課題文.
「AVID Sibelius 7.5」製品レビュー:iPad向け閲覧&再生アプリとの連携が可能になった楽譜作成ソフト

AVIDSibelius 7.5
楽譜作成(ノーテーション)ソフトのSibeliusは、バージョン6以降AVIDからのリリースとなったため、Pro Toolsとの連携やユーザー・インターフェースが大きく進化しました。今回の7.5ではどのような新機能が追加されたのでしょうか。深く探ってみるとともに、Sibeliusというソフトのコンセプトに迫りたいと思います。

大編成楽譜の構成も確実に把握
人間的な演奏をする再生エンジン


もともとSibeliusは直感的な操作性をウリにしていましたが、タイムライン・ウィンドウの追加によって、さらに向上したといってもいいでしょう。ノーテーション・ソフトを使用していて一番煩わしいのは、曲が長くなってくると画面のスクロールに費やす時間が増えてくるということでした。もともとナビゲーターという機能が付いていましたが、やはりページ数がかさむとそれでもスクロールをするのが面倒になってしまいます。今回追加されたタイムライン・ウィンドウではその悩みを打ち消す工夫がなされています。特にオーケストラのスコアリング時はパート数が多く、曲が長いことも多いため、目当ての部分を探すにも縦に横にと忙しかったのですが、この機能では小節番号やリハーサル・マーク、テンポやキー変更情報、音符が入っているパートなど、楽曲の構成がすべて一望できるようになっています(画面①)。

▲画面① 画面下がタイムライン・ウィンドウ。楽譜全体の構成だけでなく、マーカーやコメントなどもル ーラー状に表示可能となった。筆者としては、これでコメントの見逃しが少なくなることがありがたい ▲画面① 画面下がタイムライン・ウィンドウ。楽譜全体の構成だけでなく、マーカーやコメントなどもル
ーラー状に表示可能となった。筆者としては、これでコメントの見逃しが少なくなることがありがたい
 そしてお目当ての場所をクリックするだけでその場所にスコアがオート・スクロールされます。コメント機能を使った場合はそのコメントが付されている場所も表示されるため、複数人でSibeliusファイルを共有したり引き継いで作業するときにはとても重宝します。楽譜はページ数が多いほどミスをチェックするのも大変ですが、この機能を使えばより確実にミスを減らせるでしょう。筆者はミュージカルなどで1曲につき100ページを超える楽譜を編集することもあるため、この機能により作業時間がずいぶんと短縮できそうだと感じました。打ち込んだ発想記号やテキストなども表示できるのも助かりますね。また、確認用再生エンジンの強化もポイントです。これまでノーテーション・ソフトのプレイバック機能の音楽性は、ほぼおまけのようなもので、あまりあてにできず、むしろ頭の中の完成形イメージがずらされてしまう気がしていました。Sibelius 7.5のソフト音源再生エンジン、エスプレッシーヴォ2.0は、そんな認識を改めてくれるものです。以前はフォルテやクレッシェンドなどのダイナミクス記号に対し極端に反応してしまい音が急に大きくなったりと、あまり音楽的とは言えないときもありましたが、今回のアップデートによりずっと滑らかになり表現力も増しています。これなら頭の中のイメージをなるべく壊さずにプレイバックで確認ができると感じました。モルデントなどの装飾記号に対応できるようになり、スラッシュ付きの前打音とそうでないものの弾き分けもできるようになっています(画面②)。“譜面に書かれている通りに鳴る”というのは当たり前のように思えますが、これができているノーテーション・ソフトは少ないのではないでしょうか。

取り組む内容.
上の課題文の内容に照らして、次の1.〜3.がそれぞれ正しいかを「はい」か「いいえ」で答え、決め手となる本文の語句をそのまま引用せよ。
1. タイムライン・ウィンドウでは、小節番号やリハーサル・マークを含む楽曲の構成を一望できる。
2. Sibeliusはバージョン7以降、AVIDからリリースされている。
3. Sibelius 7.5では、スラッシュ付きの前打音とそうでないものを弾き分けられない。

提供資料.

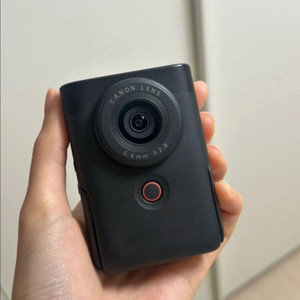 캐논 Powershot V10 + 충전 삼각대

---

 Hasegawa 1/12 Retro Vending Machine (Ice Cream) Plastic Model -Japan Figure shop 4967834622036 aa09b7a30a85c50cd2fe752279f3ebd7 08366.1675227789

==

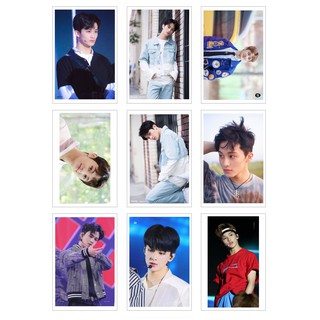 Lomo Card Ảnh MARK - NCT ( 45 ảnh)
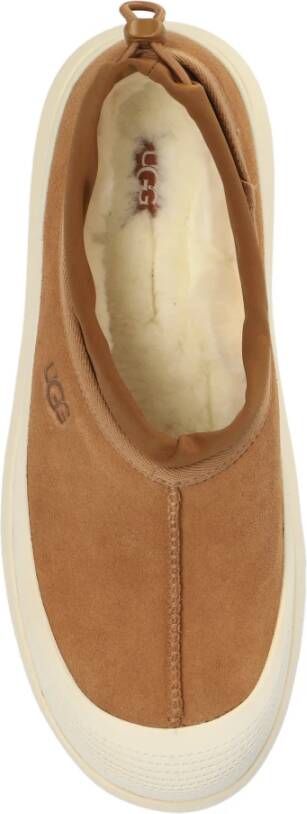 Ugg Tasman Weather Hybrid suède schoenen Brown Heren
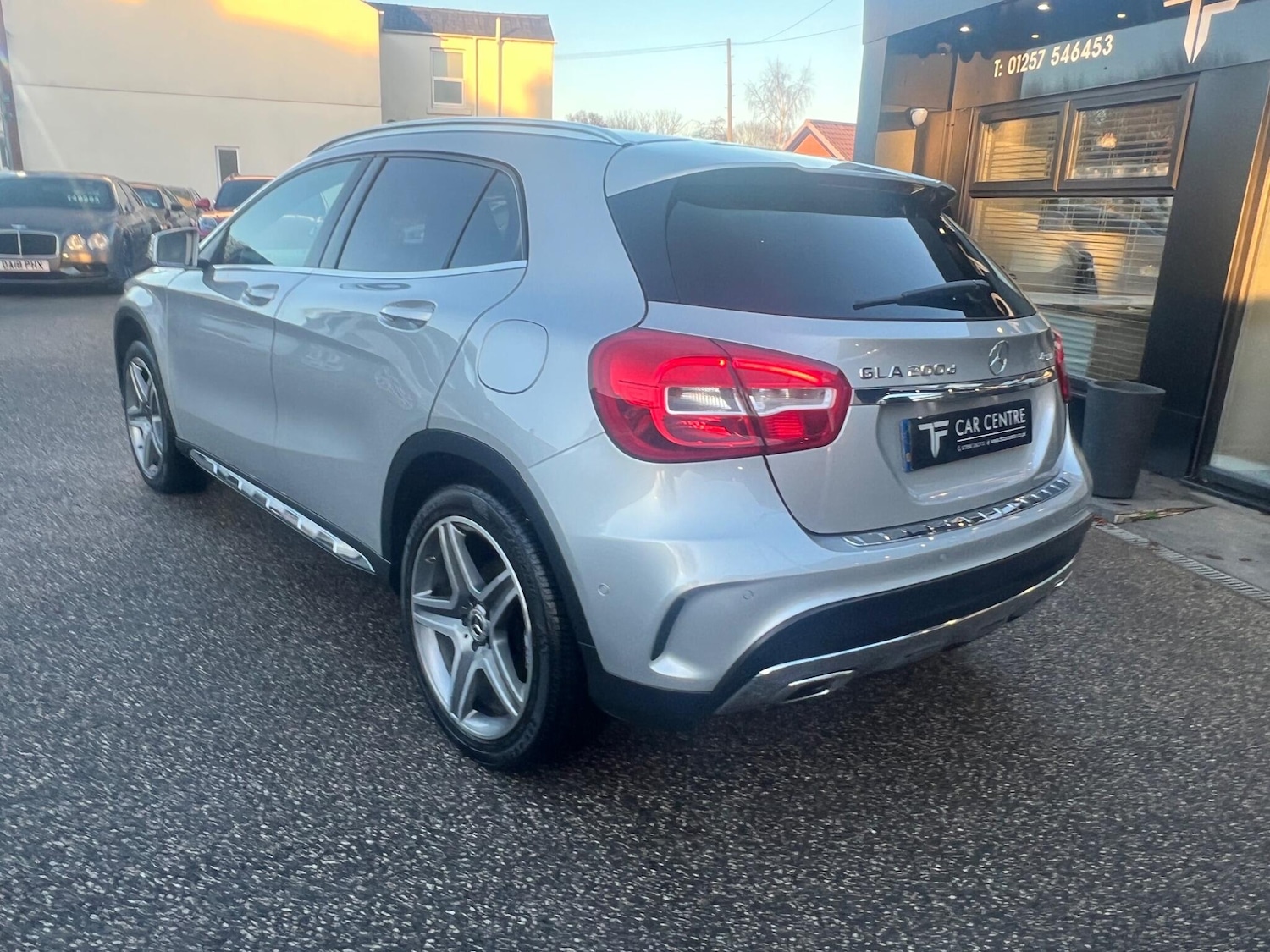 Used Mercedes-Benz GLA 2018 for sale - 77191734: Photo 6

解答.
1. はい。「小節番号やリハーサル・マーク、テンポやキー変更情報、音符が入っているパートなど、楽曲の構成がすべて一望できるようになっています」
2. いいえ。「バージョン6以降AVIDからのリリースとなった」
3. いいえ。「スラッシュ付きの前打音とそうでないものの弾き分けもできるようになっています」